Objective: Lifetime prevalence of infertility among couples is approximately 10-15%, but studies addressing their health behavior are few. Our aim was to describe health and life style of Finnish men and women who had experienced infertility.
Design: Cross-sectional survey.
Population and methods: Data from a population-based survey (n=7021) was utilized. Life style of infertile men (n=289) and women (n=155) were compared to other men and fertile women.

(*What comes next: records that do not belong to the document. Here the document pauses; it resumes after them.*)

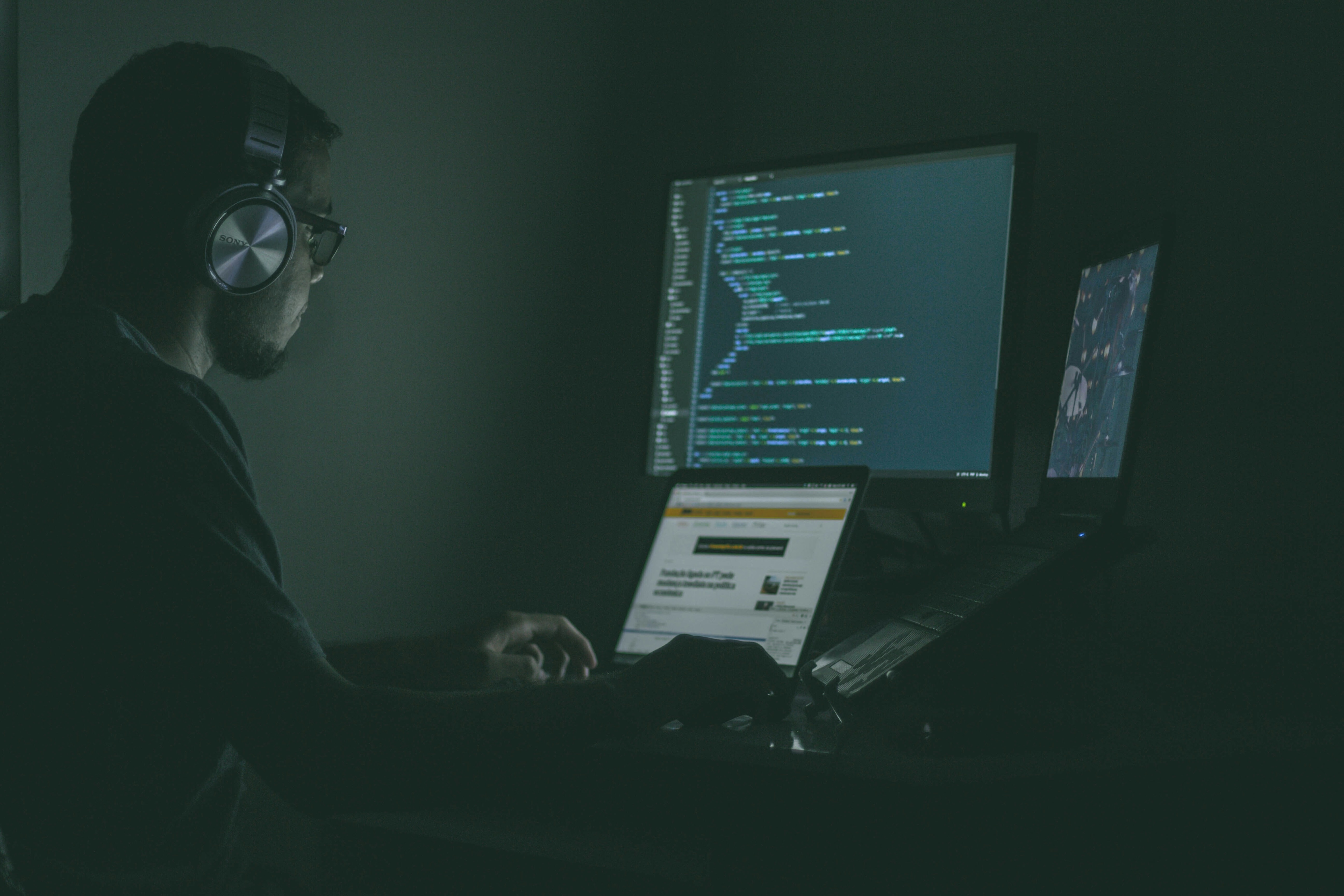 A man with headphones in front of several devices and montitors in a dark room: AI can help automate defences against cyber threats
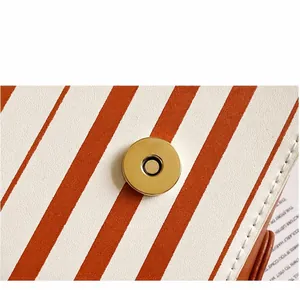 Close-up of the light gold magnetic buckle and white stitching on the striped piano bag
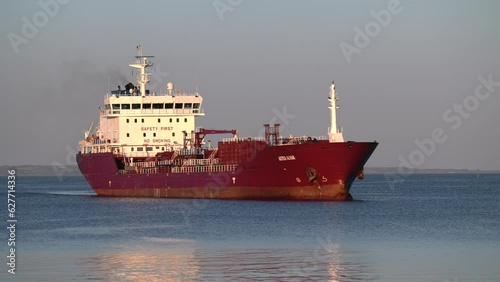 A containerized cargo ship enters the port for unloading. Big container ship entering the industrial port, red colour ultra large empty container ship at sea, top down view. Cargo ship enters port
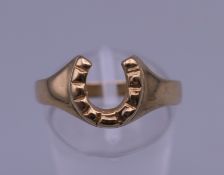 A 9 ct gold horseshoe ring. Ring size Q. 2.3 grammes.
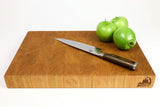 Side mid-angle of Cherry Squares with knife and fruit for scale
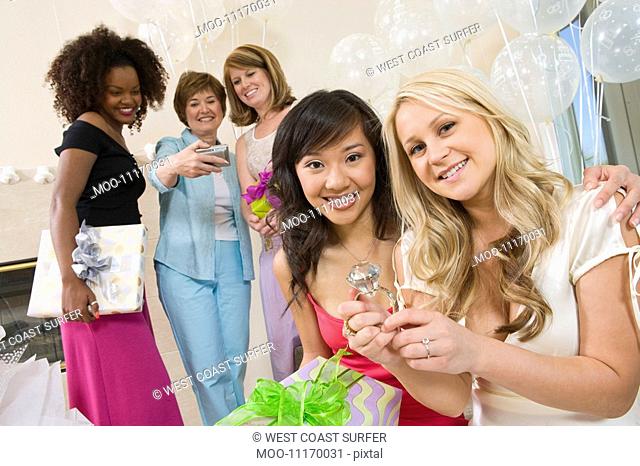 Bride sitting with her Friend showing large engagement ring at Bridal Shower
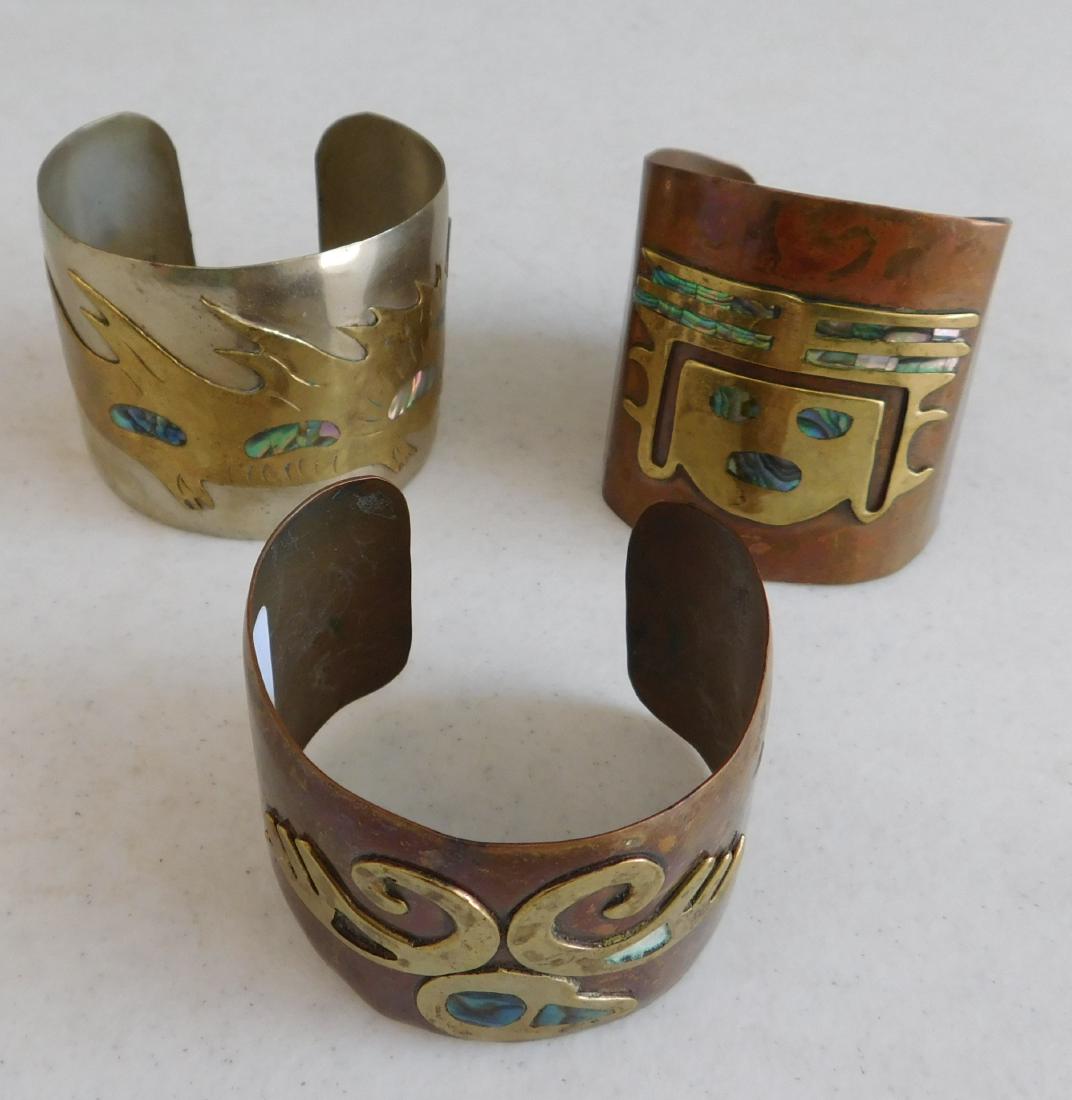 3 Mexican Mixed Metal Cuffs: 3 Mexican Mixed Metal Cuffs, circa 1940s. Made of copper, brass and abalone, the items measure 2 1/4" x 1 1/2" to 2 1/2" x 2 1/2", 7" and 6 3/4" inside measurements. Mexico. 40 grams, 57 grams, and 51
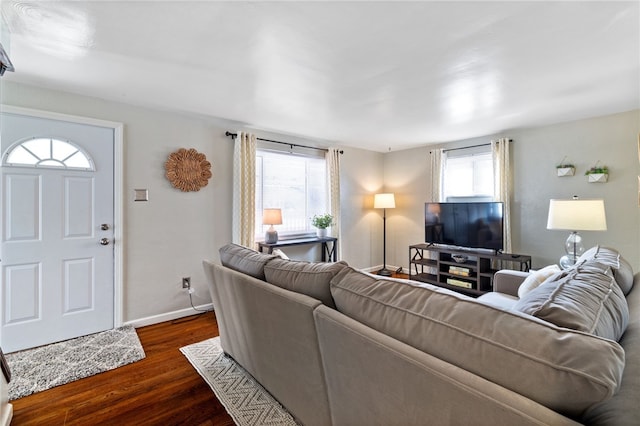 living room featuring dark wood-type flooring and plenty of natural light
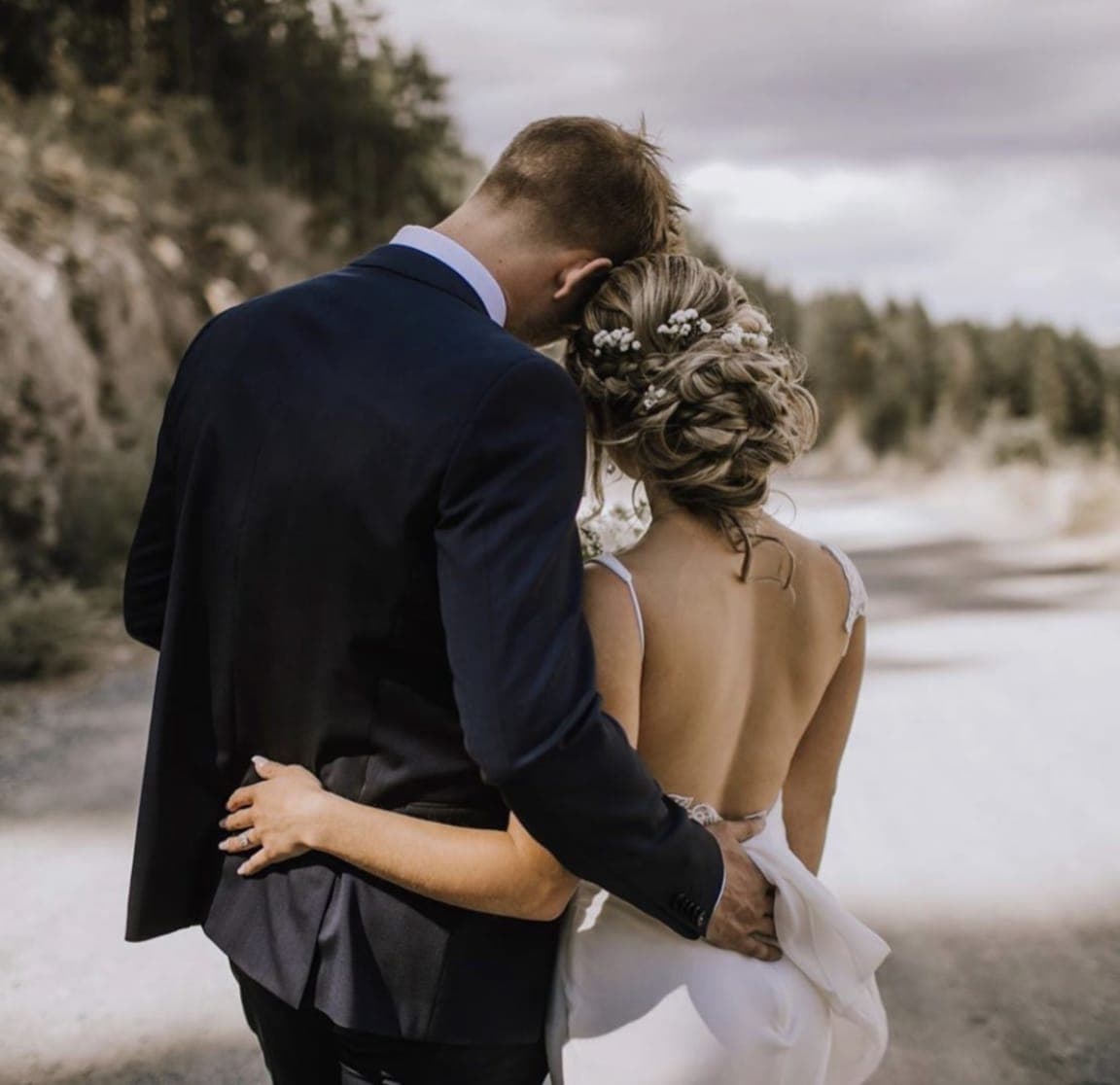 Bride with a low curled updo pinned with small white blossoms, held close by the groom on a coastal road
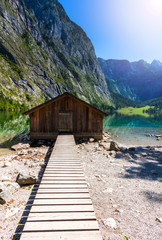 Boat dock hangar on Obersee mountain lake in Alps. Bavaria, Germany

Main outcome measures: Life style (dietary factors, use of alcohol, physical activity), reproductive factors, other diseases and symptoms.
Results: After adjusting for age, area and education, infertile women under 50 years consumed more polyunsaturated fat (OR 1.23, 95% CI 1.03-1.46), less saturated fat (OR 0.83, 95% CI 0.74-0.92) and had experienced more hangovers during previous year (OR 1.02, 95% CI 1.00-1.05) than fertile women. Infertile men under 50 years consumed more total fat (OR 1.06, 95% CI 1.03-1.10), polyunsaturated fat (OR 1.20, 95% CI 1.05-1.37) and monounsaturated fat (OR 1.17, 95% CI 1.06-1.28) compared to other men. Infertile men did not consume more alcohol nor smoke more cigarettes but reported more often allergies than fertile men. Infertile women also had Chlamydia trachomatis infection, benign tumor in their uterus and intestinal disease more often than fertile women. Infertile women over 50 years were more often current smokers than fertile women, but the differences in other age-groups were not significant.
Conclusions: Women with infertility experience reported more diseases and less use of oral contraceptives than other women, possibly reflecting reasons to infertility. Since both infertility and unhealthy use of alcohol are an increasing public health issues in western societies, more attention should be paid towards life style, especially alcohol use of infertile women.